The case involved 143 for-profit long-term care homes, backed by the Ontario government, and two unions — the nurses association and Service Employees International Union — which represent several thousand mostly female workers in the facilities.
Ontario’s Pay Equity Act aims to remedy systemic gender discrimination in terms of pay in predominantly female occupations. This is normally done by comparing male and female job classes.
The problem for the nursing homes, however, is the absence of comparable male groups. In such cases, the legislation provides a “proxy” method that involves looking at comparable women elsewhere who have achieved pay equity with men.
The for-profit nursing homes began in 1994 to use the municipally run Municipal Homes for the Aged for comparison purposes. After extensive negotiations, parity was achieved in 2005.
Since then, however, the unions argue pay equity at the for-profits has eroded, sparking the lengthy legal battle.
The unions turned to the province’s Pay Equity Hearings Tribunal, which in January 2016 came up with a compensation formula after finding the act did not require an ongoing comparison group.

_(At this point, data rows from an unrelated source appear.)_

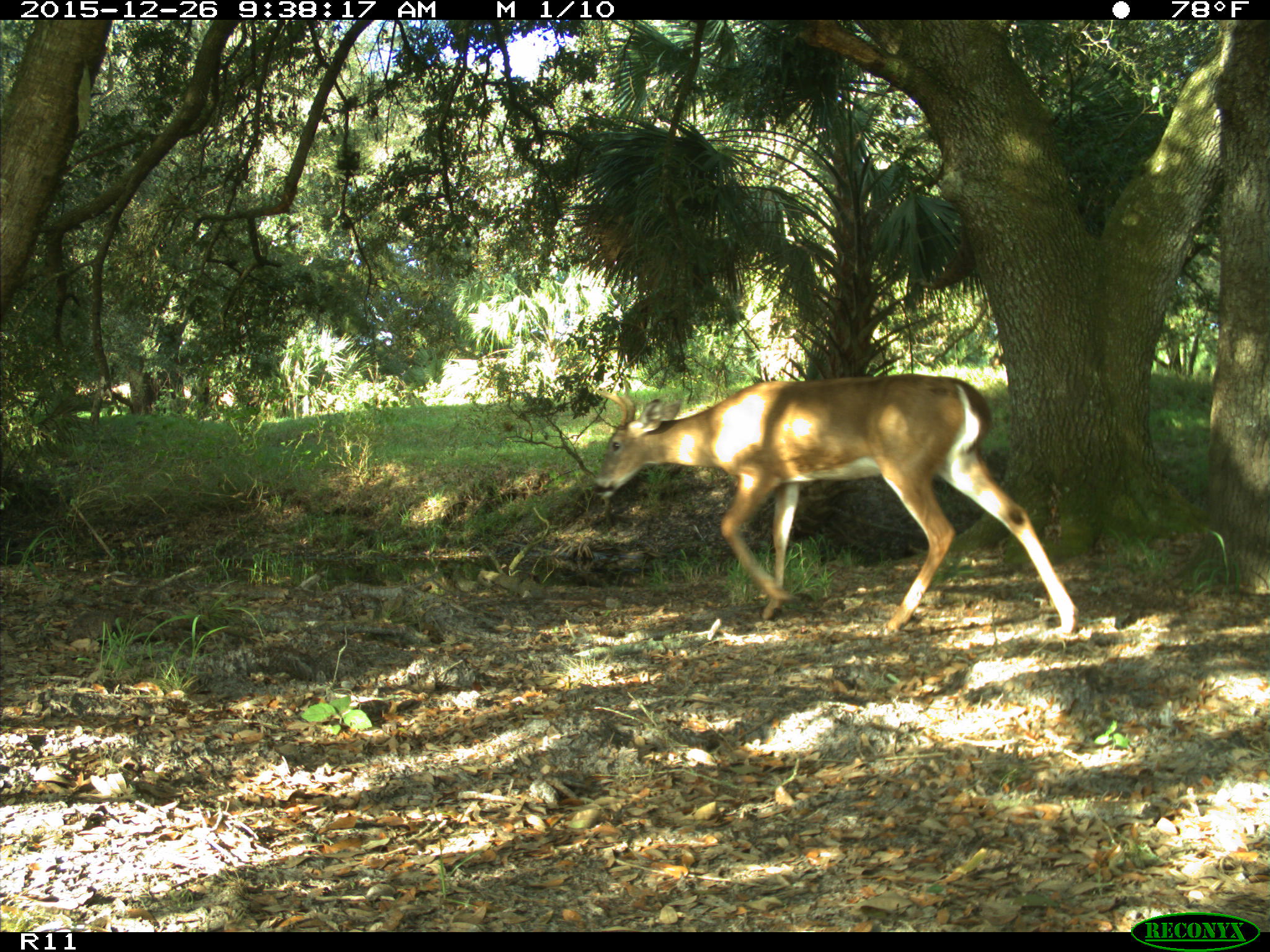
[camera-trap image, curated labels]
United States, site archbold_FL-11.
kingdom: Animalia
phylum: Chordata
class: Mammalia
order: Artiodactyla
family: Cervidae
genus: Odocoileus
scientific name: Odocoileus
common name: deer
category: unidentified deer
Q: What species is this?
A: Unidentified deer (deer) (Odocoileus).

On appeal to Divisional Court, the unions insisted the proxy method should be used on an ongoing basis. For their part, the nursing homes argued the proxy method only applies to establishing pay equity in the first place but not to maintaining it.
In 2019, Divisional Court decided the tribunal’s decision was unreasonable. It found the act did indeed mandate ongoing use of the proxy method to maintain pay equity, and sent the matter back to the tribunal to hammer out how that should happen.
In its 2-1 ruling Tuesday, the Court of Appeal agreed with the lower court that the tribunal’s decision had been unreasonable.
“The text, context, scheme and purpose of the act make it clear that ongoing access to male comparators through the proxy method is required to maintain pay equity,” the Appeal Court said.
In a dissenting opinion, Justice Grant Huscroft praised the tribunal’s decision in making sense of an “extremely complicated” legislative scheme.
“The decision reflects the tribunal’s considerable expertise,” Huscroft said. “It is entitled to deference from this court.”
Nevertheless, McKenna said she was thrilled with the Appeal Court decision. She called for an end to the 15 years of litigation and a resolution to the underlying equity problem.
“It’s time to end this battle,” McKenna said. “Think of the cost of these ongoing litigations over these years, what that has cost the homes, what that has cost the government. To what end?”
Neither the Ministry of the Attorney General nor nursing homes had any immediate comment.